> _PASSAGE SHOWN_:
============

Cahors Lot XIII

Club information
- Full name: Cahors Lot XIII
- Founded: 1945; 81 years ago

Current details
- Ground: Stade Lucien Desprats (4,000);
- Chairman: Pascal Pieron
- Competition: National Division 2 (Aquitaine Region)
- 2016/17: 4th

Uniforms
| Home colours |

= Cahors Lot XIII =

French semi-professional rugby league club

Cahors Lot XIII are a French Rugby league club based in Cahors in the Lot department in the south of France. Founded in 1945 the club plays in the National Division 2 Aquitaine regional league. Home games are played at the Stade Lucien Desprats.

============

> _RECORDS FOR PROCESSING_:

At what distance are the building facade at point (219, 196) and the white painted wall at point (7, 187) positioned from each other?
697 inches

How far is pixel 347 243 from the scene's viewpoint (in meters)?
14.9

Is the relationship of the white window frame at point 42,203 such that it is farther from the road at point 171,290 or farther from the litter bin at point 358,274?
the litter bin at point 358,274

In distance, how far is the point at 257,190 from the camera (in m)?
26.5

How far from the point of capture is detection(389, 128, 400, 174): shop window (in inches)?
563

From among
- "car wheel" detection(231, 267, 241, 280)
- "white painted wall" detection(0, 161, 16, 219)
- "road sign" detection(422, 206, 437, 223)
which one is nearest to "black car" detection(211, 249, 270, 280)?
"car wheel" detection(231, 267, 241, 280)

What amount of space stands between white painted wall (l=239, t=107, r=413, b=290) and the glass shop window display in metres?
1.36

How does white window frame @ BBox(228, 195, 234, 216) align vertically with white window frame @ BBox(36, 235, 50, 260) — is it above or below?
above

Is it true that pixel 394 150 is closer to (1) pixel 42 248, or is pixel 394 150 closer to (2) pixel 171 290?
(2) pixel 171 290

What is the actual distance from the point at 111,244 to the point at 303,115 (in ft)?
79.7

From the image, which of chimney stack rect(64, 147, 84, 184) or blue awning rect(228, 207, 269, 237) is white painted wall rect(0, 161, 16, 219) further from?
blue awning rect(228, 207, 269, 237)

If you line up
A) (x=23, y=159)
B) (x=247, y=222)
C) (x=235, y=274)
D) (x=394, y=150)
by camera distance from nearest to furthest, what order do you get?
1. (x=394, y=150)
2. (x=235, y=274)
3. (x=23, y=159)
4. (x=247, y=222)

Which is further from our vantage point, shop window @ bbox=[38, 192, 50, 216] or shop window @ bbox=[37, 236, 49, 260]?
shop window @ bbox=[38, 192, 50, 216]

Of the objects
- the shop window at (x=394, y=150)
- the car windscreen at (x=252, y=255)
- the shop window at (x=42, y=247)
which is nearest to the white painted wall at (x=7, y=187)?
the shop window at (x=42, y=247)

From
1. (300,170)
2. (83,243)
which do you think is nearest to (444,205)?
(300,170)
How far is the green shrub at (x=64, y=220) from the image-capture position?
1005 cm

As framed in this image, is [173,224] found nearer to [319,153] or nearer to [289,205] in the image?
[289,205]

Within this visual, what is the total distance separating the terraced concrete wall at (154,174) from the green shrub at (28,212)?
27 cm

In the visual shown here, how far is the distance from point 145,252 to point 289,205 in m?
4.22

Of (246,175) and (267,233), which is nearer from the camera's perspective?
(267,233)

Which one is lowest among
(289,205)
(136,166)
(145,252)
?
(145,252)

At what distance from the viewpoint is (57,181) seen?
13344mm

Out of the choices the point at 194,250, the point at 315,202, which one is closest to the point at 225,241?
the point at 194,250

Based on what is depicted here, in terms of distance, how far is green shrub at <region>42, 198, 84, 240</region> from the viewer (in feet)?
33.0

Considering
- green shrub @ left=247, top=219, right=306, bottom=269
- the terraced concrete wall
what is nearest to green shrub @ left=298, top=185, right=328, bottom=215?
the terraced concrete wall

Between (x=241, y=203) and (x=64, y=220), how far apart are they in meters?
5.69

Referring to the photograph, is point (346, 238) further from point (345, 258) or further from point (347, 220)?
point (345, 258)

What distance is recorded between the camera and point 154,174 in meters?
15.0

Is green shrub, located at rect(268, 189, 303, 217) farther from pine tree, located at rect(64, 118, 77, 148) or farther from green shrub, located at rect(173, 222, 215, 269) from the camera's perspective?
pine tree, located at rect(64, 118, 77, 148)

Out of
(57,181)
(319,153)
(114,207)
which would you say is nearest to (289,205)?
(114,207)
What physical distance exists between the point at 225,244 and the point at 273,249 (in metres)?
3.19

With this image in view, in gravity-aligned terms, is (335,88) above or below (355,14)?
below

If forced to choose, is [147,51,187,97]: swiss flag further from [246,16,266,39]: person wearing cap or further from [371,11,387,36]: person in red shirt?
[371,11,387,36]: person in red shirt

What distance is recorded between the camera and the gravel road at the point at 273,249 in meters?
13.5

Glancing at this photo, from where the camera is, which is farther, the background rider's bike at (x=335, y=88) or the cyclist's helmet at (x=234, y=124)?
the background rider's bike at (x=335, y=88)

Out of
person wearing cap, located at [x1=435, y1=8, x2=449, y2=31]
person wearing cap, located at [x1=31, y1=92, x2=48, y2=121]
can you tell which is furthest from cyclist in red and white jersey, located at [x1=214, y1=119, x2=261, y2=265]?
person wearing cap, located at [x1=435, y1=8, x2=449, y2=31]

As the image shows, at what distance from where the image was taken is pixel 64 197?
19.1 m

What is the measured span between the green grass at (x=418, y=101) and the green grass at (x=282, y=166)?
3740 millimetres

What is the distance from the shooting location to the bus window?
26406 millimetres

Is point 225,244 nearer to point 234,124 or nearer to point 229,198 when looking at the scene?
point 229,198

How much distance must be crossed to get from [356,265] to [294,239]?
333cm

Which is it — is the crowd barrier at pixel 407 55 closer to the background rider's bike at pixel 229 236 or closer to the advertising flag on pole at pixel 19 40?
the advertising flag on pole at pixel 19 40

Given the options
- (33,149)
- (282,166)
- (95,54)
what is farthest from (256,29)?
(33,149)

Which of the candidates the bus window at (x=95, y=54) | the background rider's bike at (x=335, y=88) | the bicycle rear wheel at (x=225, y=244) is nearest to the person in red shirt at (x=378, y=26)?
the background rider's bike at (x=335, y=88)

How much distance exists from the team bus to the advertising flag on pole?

============

> _SET TASKS_:
a - Repeat the whole Cahors Lot XIII text word for word.
b - Show every line of the records that contains the word "concrete".
The Cahors Lot XIII text has no connection to the records.

> _COMPLETE ANSWERS_:
a -
Cahors Lot XIII

Club information
- Full name: Cahors Lot XIII
- Founded: 1945; 81 years ago

Current details
- Ground: Stade Lucien Desprats (4,000);
- Chairman: Pascal Pieron
- Competition: National Division 2 (Aquitaine Region)
- 2016/17: 4th

Uniforms
| Home colours |

= Cahors Lot XIII =

French semi-professional rugby league club

Cahors Lot XIII are a French Rugby league club based in Cahors in the Lot department in the south of France. Founded in 1945 the club plays in the National Division 2 Aquitaine regional league. Home games are played at the Stade Lucien Desprats.

b -
Within this visual, what is the total distance separating the terraced concrete wall at (154,174) from the green shrub at (28,212)?
- the terraced concrete wall
the terraced concrete wall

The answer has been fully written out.